ERBE MAGICHE: LA VITE di Katia

L’estate da tempo ha rivelato il suo tramonto; l’autunno tinteggia il manto di Madre Natura con schizzi di gradazioni ambrate, che sfumano dal color purpureo dei ciliegi al giallo solare delle betulle.
Le prime nebbie novembrine, sul calar della sera, avvolgono con un abbraccio misterioso il paesaggio che si sta assopendo; godendosi un meritato riposo, i contadini si compiacciono dei frutti del loro duro lavoro; le messi sono state abbondanti ed ora con soddisfazione, davanti ad un camino acceso, essi brindano alla fortuna ed alla salute con il primo vino d’annata, “il novello”.

I ricordi della vendemmia sono ancora vividi, quando nei campi c’era fermento e, tra le lunghe distese dei filari, canti popolari inneggiavano l’euforia della vendemmia; uomini, donne e bambini, presi dall’evento speciale, staccavano con cura i frutti maturi della vite.

La coltivazione della vite si perde nella notte dei tempi. Considerata albero cosmico, questa pianta era particolarmente venerata: nelle mitologie e nelle religioni di molte etnie, infatti, l’uva ed il vino, come il frumento, rappresentavano la ricchezza di un popolo, e nelle metafore divine dei Sacri Libri la vite è rappresentata come punto di riflessione.

## Cosa fare
Aggiorna il testo sulla vite da "ERBE MAGICHE: LA" a "solare delle betulle.", sostituendo "tramonto" con "declino".

## Dati forniti

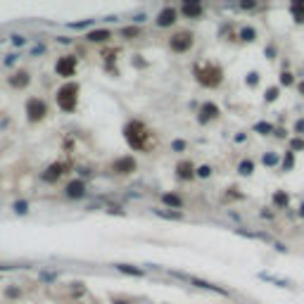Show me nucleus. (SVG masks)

## Risultato
ERBE MAGICHE: LA VITE di Katia

L’estate da tempo ha rivelato il suo declino; l’autunno tinteggia il manto di Madre Natura con schizzi di gradazioni ambrate, che sfumano dal color purpureo dei ciliegi al giallo solare delle betulle.